▸ TO DO: Write a continuation of the news account below about the city audit of the Youth Harvest Foundation, starting after its final sentence.

▸ DOCUMENT SECTION:
+ + + +
Adler also criticized auditors for not conducting an exit interview with the foundation, even though it was the health department that was the subject of the audit. He told the Austin Monitor that since there was no time pressure to accept the audit, giving the foundation more time “seemed like the right thing to do.”
In response to a question from Mayor Pro Tem Kathie Tovo, Austin Public Health Director Stephanie Hayden said her employees would not be able to schedule another site visit for about a month. Since Council takes July off, it will need to schedule a special meeting in August if it is to review the findings before making decisions about funding the foundation and other nonprofits during its budget deliberations.
Adler told the Monitor Council would be meeting pretty much all of August and he could see no problem with scheduling another audit meeting that month. Adler expressed the view that auditors might be asking too much of small foundations.
The audit also reports that Austin Public Health employees reviewed less than 1 percent of client files at their annual site visit as they attempted to verify performance, according to the auditors.
In addition, auditors criticized the health department because its employees had learned that another source of foundation funding, AISD, had audited the Youth Harvest Foundation and found $49,000 in alleged overcharges. “However, Austin Public Health staff did not follow up on this,” Clifton told the committee.
Lofton told the Monitor that AISD terminated its contract with the foundation one day after providing a copy of the district’s audit to him. Lofton also told the Monitor that AISD owes his organization for work done and not paid for. Although the foundation sued AISD, Judge Eric Shepperd of Travis County Court at Law No. 2 dismissed the lawsuit on Thursday based on the district’s plea to the jurisdiction.
Lofton told the Monitor that one member of the AISD Board of Trustees had instigated the audit because Lofton did not support that member’s candidacy when he ran for the board seat. He said that all of his previous audits had shown no problems.
In his response to the auditors, Lofton wrote, “We believe that both haste and assumptions, skewed by perceptions created through Austin ISD’s report, may have led the City to draw certain conclusions about AAYHF’s overcharging the City in the draft audit report, and no questions were therefore asked regarding these discrepancies. This is why City managers should use caution when utilizing unsubstantiated reports from other agencies to influence its assumptions and conclusions, particularly when those reports are under legal dispute.”
+ + + +
▸ SUPPLIED MATERIAL:
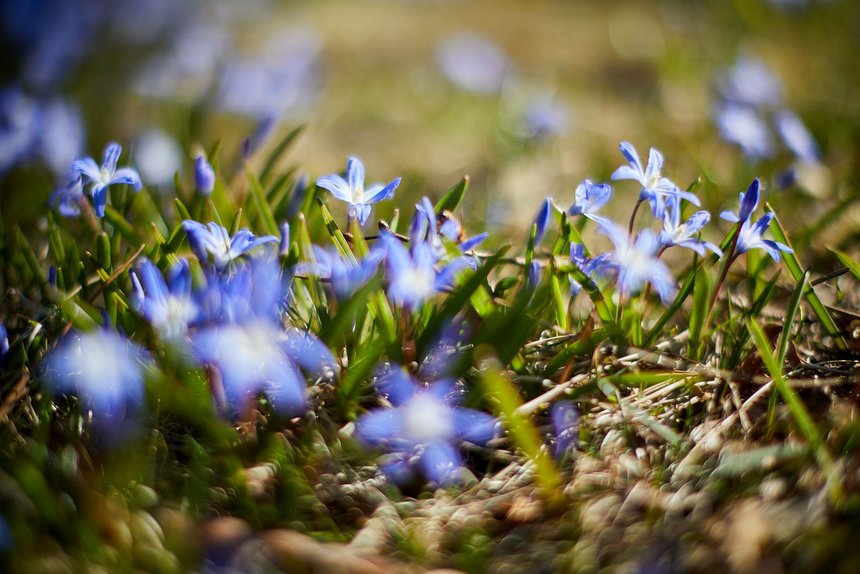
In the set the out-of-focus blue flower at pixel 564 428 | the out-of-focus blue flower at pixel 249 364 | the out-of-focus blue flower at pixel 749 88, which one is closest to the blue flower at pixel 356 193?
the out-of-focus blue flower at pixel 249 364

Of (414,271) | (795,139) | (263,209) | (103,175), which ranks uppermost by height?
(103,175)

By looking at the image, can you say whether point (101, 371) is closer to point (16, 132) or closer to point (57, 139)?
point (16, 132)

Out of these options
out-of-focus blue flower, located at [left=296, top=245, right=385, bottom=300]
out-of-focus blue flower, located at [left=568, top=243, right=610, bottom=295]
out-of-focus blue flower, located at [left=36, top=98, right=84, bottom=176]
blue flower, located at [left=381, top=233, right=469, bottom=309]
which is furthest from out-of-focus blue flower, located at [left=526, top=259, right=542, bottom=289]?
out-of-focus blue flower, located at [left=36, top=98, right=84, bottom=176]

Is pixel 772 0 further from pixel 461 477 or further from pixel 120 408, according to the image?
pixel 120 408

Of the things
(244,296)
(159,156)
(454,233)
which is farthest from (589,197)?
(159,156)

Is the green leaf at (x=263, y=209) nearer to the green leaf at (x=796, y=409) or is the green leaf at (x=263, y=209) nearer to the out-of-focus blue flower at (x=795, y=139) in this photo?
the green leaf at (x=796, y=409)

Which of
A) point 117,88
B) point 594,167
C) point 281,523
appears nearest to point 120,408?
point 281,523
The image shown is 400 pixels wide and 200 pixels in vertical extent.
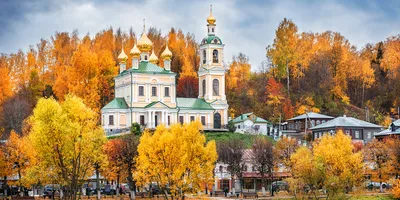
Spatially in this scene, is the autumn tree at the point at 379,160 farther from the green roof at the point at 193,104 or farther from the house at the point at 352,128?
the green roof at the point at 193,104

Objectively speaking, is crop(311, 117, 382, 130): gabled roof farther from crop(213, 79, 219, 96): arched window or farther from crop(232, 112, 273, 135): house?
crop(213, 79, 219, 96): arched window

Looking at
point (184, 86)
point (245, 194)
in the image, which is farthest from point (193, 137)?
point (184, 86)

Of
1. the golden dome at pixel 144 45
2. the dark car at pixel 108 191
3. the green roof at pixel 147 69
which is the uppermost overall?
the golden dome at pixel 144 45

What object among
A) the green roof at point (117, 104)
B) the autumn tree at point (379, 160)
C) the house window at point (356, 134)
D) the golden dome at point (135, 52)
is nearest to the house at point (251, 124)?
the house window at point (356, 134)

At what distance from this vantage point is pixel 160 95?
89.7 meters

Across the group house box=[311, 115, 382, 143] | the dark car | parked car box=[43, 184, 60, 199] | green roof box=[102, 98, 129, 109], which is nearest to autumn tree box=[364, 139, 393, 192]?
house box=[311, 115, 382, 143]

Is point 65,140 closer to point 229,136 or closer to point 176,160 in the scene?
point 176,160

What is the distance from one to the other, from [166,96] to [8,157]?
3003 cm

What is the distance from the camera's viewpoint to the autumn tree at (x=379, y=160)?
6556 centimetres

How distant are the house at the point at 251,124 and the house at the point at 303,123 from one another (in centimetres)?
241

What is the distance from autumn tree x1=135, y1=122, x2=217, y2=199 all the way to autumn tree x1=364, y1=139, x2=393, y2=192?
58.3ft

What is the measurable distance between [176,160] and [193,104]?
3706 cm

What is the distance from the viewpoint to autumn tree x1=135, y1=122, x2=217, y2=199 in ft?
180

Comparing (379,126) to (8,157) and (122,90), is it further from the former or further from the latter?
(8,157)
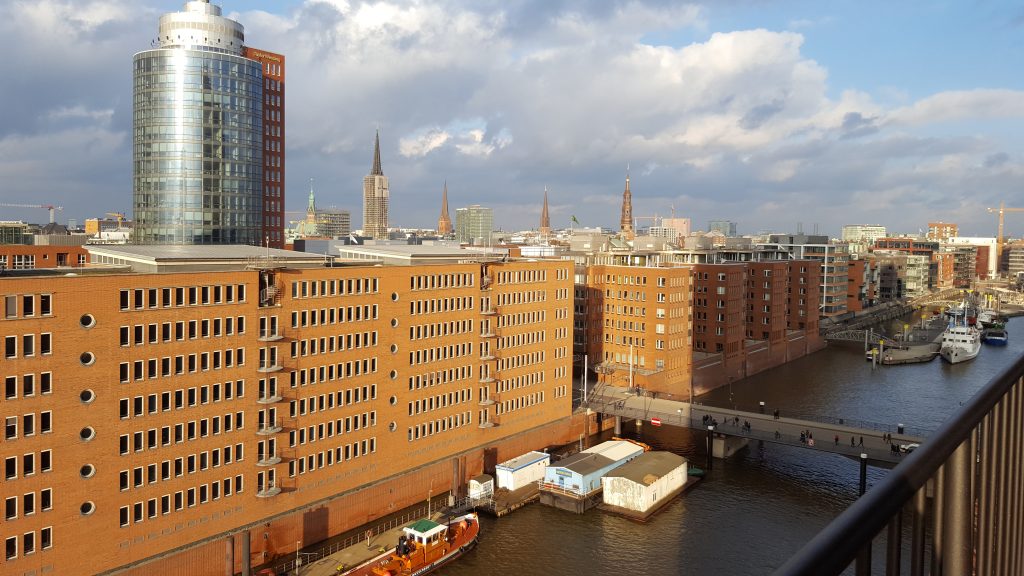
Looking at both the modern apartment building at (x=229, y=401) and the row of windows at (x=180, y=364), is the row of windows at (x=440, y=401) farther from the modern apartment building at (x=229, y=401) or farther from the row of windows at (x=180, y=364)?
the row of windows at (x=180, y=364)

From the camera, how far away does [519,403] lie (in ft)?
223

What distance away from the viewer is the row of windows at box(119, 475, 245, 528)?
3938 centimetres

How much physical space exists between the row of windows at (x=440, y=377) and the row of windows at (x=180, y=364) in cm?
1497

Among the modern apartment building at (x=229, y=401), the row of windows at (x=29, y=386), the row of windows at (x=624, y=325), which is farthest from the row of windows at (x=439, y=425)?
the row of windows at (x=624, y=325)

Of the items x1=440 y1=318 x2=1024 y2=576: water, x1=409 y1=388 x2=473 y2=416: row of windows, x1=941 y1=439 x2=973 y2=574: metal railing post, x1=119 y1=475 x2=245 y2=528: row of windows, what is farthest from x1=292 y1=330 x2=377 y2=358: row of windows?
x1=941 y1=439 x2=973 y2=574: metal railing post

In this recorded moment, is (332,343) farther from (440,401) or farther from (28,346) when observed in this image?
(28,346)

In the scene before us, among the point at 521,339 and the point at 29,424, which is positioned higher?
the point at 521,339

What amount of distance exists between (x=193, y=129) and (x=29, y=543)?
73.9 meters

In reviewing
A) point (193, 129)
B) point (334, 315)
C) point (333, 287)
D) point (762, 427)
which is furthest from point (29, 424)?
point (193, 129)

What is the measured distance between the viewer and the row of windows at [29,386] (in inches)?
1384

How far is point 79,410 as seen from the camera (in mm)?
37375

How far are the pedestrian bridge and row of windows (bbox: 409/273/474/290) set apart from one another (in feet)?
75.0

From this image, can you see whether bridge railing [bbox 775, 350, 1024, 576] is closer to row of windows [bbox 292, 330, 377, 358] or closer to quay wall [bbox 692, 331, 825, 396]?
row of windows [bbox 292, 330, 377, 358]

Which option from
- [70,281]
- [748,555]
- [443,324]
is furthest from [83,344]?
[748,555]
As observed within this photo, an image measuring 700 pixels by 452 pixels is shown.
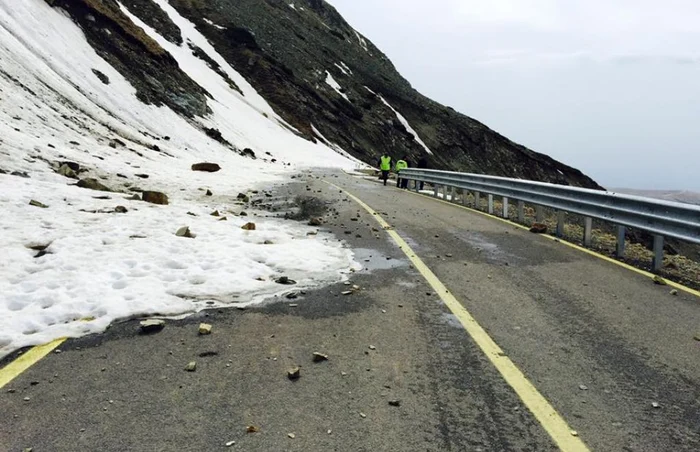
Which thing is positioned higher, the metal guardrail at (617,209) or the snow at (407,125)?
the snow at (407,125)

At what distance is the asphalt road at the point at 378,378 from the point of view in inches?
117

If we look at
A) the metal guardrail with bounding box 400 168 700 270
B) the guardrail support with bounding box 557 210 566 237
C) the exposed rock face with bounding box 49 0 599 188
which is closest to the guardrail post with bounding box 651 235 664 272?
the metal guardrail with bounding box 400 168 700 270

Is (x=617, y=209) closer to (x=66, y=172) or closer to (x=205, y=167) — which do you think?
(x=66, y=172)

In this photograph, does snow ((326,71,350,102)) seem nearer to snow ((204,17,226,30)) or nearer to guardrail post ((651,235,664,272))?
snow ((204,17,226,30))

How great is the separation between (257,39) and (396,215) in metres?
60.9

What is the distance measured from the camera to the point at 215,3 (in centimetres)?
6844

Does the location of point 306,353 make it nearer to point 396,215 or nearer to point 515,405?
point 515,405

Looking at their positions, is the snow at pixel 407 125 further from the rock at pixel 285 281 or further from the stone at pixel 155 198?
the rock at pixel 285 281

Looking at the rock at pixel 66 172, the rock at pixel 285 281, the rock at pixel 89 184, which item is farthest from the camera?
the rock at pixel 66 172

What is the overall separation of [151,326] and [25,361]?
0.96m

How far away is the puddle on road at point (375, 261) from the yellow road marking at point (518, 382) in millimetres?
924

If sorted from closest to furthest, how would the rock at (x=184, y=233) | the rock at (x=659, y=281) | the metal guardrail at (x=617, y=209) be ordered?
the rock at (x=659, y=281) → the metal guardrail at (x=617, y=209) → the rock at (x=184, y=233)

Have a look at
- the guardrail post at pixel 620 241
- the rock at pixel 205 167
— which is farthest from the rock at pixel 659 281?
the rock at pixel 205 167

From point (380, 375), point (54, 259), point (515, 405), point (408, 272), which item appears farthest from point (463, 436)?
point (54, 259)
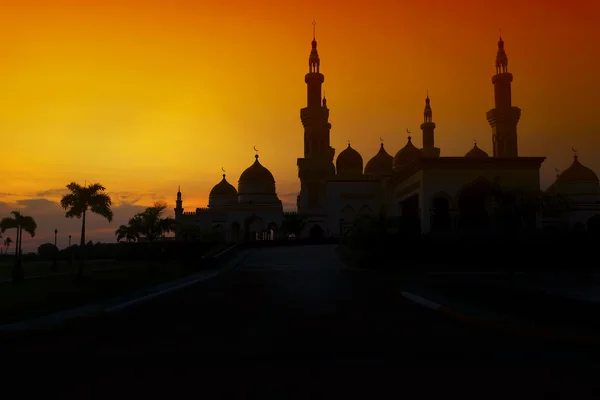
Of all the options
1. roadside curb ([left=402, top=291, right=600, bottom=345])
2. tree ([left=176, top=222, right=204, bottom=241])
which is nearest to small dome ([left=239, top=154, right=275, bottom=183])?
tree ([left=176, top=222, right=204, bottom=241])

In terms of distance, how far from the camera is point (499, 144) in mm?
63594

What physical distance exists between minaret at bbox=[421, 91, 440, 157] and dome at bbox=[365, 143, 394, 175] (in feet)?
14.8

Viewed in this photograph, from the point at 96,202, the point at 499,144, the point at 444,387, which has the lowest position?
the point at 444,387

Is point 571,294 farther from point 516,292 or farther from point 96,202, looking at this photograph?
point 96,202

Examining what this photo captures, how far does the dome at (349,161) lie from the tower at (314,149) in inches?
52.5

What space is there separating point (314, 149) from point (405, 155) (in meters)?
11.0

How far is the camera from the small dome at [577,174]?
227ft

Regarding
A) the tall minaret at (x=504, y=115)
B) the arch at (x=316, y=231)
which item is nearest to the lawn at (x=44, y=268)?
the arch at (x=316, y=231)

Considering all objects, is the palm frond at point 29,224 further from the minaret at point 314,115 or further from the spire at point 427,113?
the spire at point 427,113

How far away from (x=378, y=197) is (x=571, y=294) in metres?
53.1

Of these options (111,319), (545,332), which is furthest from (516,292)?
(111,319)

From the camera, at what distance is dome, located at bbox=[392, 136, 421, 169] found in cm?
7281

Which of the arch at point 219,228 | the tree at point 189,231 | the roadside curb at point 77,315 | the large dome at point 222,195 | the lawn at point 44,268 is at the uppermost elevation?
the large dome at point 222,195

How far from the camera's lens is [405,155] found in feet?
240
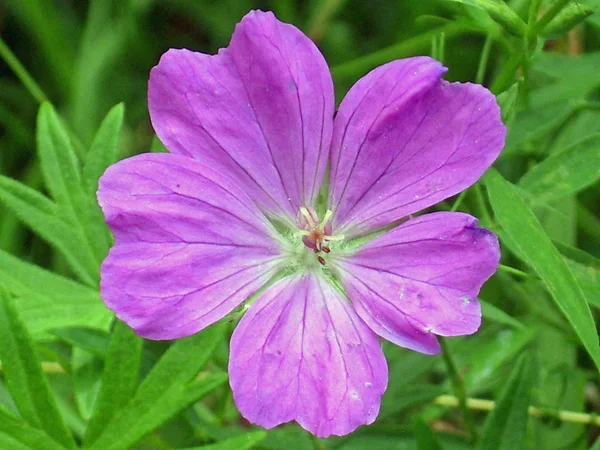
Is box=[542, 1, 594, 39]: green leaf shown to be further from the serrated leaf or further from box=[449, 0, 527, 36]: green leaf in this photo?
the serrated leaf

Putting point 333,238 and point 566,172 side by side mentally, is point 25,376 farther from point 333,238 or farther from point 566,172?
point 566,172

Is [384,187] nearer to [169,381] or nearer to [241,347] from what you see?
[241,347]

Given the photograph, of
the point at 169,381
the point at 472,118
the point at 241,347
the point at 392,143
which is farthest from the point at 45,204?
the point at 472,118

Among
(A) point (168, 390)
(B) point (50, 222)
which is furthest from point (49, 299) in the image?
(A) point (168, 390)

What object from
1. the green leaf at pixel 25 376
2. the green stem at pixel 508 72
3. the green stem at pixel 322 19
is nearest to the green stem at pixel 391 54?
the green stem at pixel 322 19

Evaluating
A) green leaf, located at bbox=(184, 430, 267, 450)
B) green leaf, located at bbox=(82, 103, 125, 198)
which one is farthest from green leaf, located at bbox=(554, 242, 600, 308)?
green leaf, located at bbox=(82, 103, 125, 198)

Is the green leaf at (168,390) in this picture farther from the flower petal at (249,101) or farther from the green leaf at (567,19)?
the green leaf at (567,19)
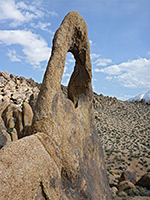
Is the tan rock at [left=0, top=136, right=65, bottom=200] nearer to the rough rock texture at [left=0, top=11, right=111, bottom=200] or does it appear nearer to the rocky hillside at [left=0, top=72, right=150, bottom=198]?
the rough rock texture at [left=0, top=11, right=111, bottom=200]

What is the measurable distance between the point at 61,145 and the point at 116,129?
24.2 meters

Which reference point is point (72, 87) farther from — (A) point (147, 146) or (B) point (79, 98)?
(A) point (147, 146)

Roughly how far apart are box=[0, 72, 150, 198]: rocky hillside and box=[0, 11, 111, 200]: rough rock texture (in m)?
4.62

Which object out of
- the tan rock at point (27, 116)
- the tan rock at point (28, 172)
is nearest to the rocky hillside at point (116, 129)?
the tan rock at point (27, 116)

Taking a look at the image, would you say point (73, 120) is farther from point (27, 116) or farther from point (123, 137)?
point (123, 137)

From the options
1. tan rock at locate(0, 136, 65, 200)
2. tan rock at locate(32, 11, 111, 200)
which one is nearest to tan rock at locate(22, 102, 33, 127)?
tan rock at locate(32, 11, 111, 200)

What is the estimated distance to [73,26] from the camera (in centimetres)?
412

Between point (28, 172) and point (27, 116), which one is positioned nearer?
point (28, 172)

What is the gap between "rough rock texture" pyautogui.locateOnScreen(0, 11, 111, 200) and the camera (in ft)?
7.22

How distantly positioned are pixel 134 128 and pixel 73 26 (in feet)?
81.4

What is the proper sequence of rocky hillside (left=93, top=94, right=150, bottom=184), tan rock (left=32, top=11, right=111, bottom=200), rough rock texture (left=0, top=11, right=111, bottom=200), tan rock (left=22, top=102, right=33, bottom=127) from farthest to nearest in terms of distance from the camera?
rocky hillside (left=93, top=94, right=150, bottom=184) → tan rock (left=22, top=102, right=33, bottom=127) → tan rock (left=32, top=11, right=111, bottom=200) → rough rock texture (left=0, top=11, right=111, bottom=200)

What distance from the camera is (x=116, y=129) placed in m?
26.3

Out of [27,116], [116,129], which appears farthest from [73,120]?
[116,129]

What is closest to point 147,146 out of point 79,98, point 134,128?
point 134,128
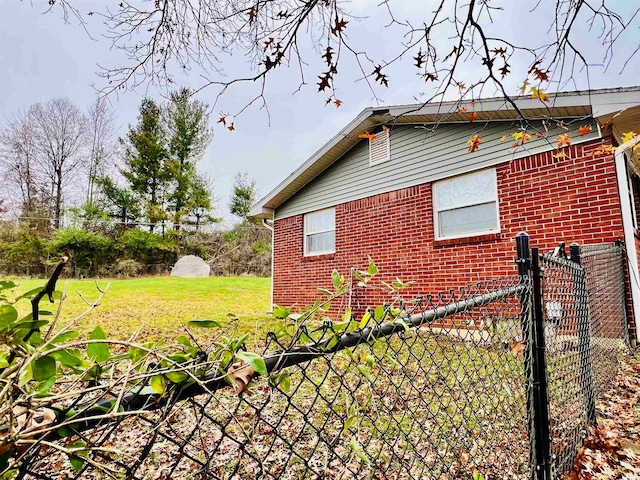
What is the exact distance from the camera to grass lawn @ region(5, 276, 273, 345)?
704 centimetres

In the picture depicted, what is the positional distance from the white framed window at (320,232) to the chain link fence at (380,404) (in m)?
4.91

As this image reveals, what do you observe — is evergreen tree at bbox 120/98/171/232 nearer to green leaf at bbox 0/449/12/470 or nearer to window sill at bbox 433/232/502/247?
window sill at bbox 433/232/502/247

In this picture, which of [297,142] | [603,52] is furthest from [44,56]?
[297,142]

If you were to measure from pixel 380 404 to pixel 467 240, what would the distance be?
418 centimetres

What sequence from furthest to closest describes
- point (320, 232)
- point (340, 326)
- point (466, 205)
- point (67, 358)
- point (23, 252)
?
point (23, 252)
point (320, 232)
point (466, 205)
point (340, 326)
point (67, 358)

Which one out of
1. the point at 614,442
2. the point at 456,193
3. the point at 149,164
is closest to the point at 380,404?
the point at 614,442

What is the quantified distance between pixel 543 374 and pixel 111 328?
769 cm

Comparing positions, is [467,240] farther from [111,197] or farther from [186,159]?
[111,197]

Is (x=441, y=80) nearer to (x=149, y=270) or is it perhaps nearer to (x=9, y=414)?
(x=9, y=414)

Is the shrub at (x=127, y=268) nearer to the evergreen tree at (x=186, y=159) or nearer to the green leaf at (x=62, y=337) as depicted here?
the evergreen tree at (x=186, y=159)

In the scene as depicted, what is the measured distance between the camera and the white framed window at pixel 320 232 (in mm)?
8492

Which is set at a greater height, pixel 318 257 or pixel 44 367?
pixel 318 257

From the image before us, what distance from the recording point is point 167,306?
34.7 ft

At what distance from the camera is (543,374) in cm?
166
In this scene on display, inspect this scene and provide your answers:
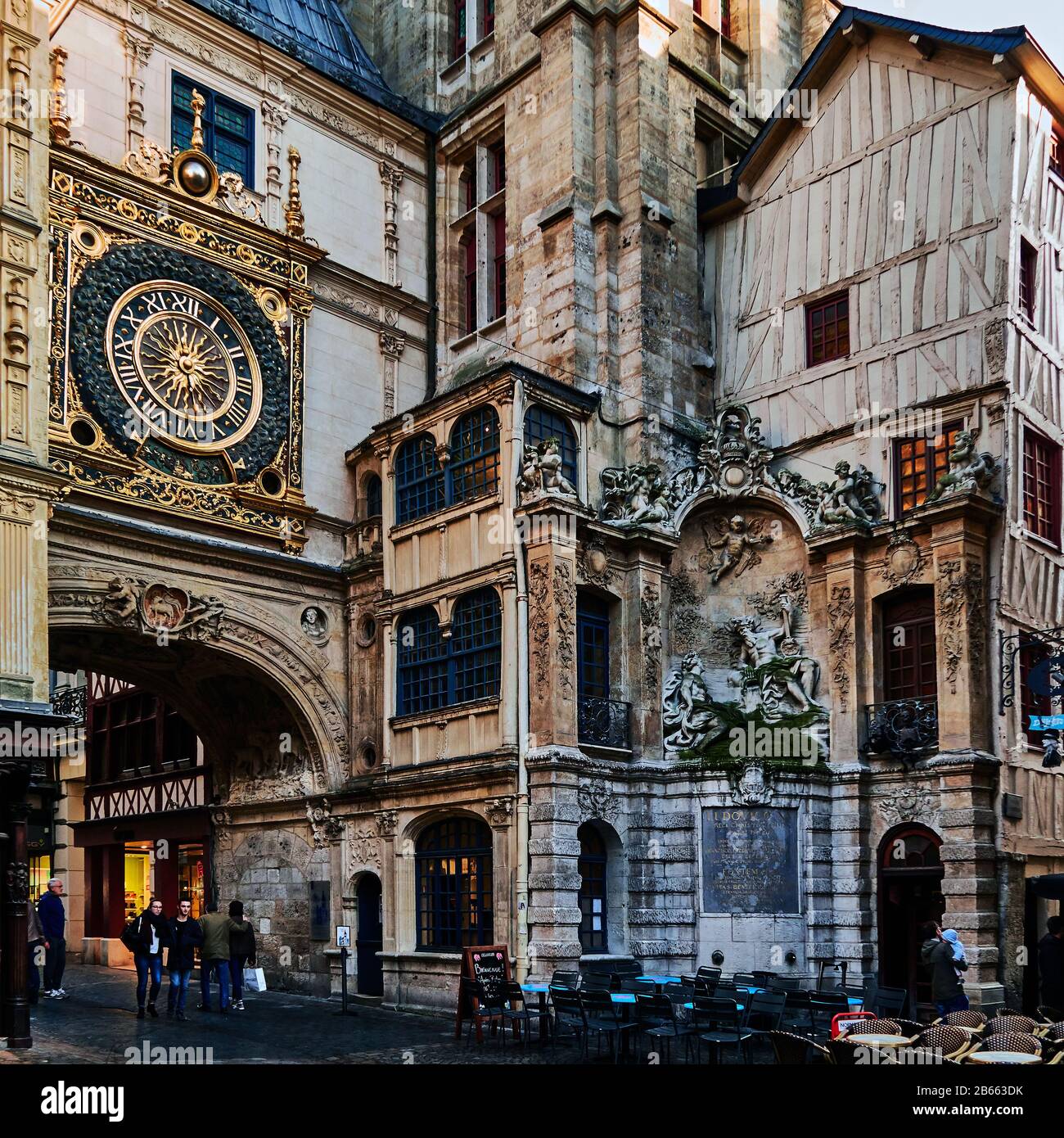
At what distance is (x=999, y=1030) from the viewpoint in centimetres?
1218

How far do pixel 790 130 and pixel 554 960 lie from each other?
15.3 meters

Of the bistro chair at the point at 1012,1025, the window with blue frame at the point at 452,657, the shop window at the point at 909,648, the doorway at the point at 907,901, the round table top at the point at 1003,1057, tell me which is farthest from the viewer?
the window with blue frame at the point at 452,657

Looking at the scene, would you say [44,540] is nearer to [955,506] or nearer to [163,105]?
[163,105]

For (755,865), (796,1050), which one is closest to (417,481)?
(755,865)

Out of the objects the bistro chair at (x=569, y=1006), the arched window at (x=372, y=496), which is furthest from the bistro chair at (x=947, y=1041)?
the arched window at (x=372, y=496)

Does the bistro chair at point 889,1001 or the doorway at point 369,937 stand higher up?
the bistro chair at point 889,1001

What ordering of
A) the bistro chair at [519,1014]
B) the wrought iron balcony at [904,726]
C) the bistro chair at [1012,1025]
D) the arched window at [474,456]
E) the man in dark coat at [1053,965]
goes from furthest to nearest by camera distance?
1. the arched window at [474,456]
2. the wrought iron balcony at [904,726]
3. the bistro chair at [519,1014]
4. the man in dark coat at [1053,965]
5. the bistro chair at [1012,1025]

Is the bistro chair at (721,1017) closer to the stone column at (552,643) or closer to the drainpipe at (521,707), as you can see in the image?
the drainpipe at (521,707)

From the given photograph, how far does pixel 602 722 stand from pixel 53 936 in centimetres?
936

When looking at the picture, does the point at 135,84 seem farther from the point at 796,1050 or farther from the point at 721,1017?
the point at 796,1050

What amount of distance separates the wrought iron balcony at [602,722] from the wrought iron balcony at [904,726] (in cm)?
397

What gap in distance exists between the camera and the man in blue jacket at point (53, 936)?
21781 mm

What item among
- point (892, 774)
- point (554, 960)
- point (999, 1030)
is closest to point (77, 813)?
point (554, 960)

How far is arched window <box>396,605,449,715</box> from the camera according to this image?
+ + + +
▸ RESPONSE TO THIS TASK:
Lofton told the committee that his organization had provided whatever the city had asked for over the last 10 years.
Auditors noted that after receiving a draft copy of the audit report, the foundation “provided another report showing a salary amount that matched the amount on the profit-and-loss statements. However, supporting documentation such as employee pay stubs were not provided and auditors cannot verify the validity of this information.”
Clifton said, “The message of our audit has not changed as a result of viewing (Lofton’s written) response.” He said auditors requested records in line with the terms of the contract, but after reviewing those records, “we were unable to obtain supporting documentation to justify the payment that Austin Public Health made to the Youth Harvest Foundation.”
Stokes told the Monitor her team had been working on the audit since last fall, and Clifton told the committee that the audit started after auditors received an anonymous complaint about the Youth Harvest Foundation. He said auditors followed their normal procedure for investigating such complaints, but auditors eventually decided that it would be more fruitful to do an audit of processes the department uses in a number of its contracts.
Auditors said that Austin Public Health was not reviewing enough client files at the foundation’s youth resource center to verify its reported performance. In response to the audit, Hayden said that Austin Public Health is “planning a comprehensive assessment of its current contract management and monitoring functions.”